The first batch of crew members on leave have already left the ship, and the second batch will leave tomorrow, leaving more than 300 people on board. The only sounds in the corridor are the white noise of the ventilation system and the footsteps of the maintenance crew during their regular inspections.
The third coordinate wasn't provided by Marcus Ambrose. Or rather, it wasn't in Marcus's data core—or even if it were, it would be a vague record devoid of any practical value. Liu En found it in another database. That database from his past life existed in his mind, transcending dimensions, species, and death. The blurry, residual images he was browsing the forum were already indistinguishable from that time-traveling memory.
Istvan III.
Liu En leaned back in his chair and stared at the ceiling for a while.
In the official archives of the Imperial administrative system, Istvan III was a world precisely marked with an "extremely dangerous" signal on interstellar charts. The Grand Inquisition listed it as a high-risk forbidden zone. Some had said that traces of the Chaos Cult's corruption remained there, and that at least a few fanatics who went looking for death could be caught every now and then.

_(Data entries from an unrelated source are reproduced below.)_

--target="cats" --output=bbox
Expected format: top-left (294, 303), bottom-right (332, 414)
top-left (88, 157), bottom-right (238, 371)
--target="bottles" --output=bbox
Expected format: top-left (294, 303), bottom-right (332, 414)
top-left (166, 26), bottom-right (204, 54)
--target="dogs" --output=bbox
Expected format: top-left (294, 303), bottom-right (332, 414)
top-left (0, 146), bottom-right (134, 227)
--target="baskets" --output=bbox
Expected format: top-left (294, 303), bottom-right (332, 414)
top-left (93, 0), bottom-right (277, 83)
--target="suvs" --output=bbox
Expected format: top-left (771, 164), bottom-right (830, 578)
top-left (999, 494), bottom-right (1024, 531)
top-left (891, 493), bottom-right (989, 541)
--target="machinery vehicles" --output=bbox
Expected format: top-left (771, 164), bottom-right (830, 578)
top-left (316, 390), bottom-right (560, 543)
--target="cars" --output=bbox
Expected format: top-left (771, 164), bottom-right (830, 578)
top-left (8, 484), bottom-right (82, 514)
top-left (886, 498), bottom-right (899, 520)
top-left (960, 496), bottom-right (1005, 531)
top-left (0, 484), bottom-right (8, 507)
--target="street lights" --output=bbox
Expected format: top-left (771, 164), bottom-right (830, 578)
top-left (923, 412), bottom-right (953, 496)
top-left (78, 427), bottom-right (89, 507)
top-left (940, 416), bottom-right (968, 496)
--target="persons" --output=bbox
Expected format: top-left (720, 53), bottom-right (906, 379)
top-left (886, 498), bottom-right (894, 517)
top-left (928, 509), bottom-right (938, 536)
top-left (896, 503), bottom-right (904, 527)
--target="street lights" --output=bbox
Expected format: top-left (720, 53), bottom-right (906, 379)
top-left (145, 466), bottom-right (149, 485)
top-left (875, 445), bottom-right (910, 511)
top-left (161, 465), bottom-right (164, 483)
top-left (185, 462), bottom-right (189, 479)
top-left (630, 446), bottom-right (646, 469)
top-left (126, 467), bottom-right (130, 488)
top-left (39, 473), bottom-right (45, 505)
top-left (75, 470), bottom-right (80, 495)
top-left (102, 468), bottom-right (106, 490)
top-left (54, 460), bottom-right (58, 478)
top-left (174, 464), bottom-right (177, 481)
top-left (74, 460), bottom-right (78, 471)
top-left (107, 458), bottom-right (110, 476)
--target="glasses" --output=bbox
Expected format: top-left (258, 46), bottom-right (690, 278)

But strangely, the official reports made no mention of the viral bombs, the Primarch's betrayal, or any record of the great plague and purge between the Loyalists and the Loyalists.
The Imperial archives locked those disgraceful files deep within the Ministry of the Interior's archives. Only the core members, at the level of the Terra High Lords, retained the actual access codes. Those on the throne might know some, and the Empire's enemies might possess fragments. But even if these documents were laid word for word on the Imperial Navy Commander's desk, no one would consider it a military objective. A betrayal eleven thousand years ago, a Gothic tragedy in the early stages of a rebellion, had been forgotten in some high-gothic dusty archive within the Empire's bloated bureaucratic machine. Human memory, within the Empire's standard ten-thousand-year timeframe, had an average lifespan of only a few centuries; the starlight of generations of Astrologers burned and died out in the galaxy. In the public versions required to be made available to the public, the files of Istvan III were intentionally or unintentionally erased. Only that vague "extreme danger" was preserved in the form of a security prohibition, like a warning sign nailed to a black stone—"Eternal closure to heretical doctrines," "No entry without a pass," while much more has been obliterated by the torrent of history.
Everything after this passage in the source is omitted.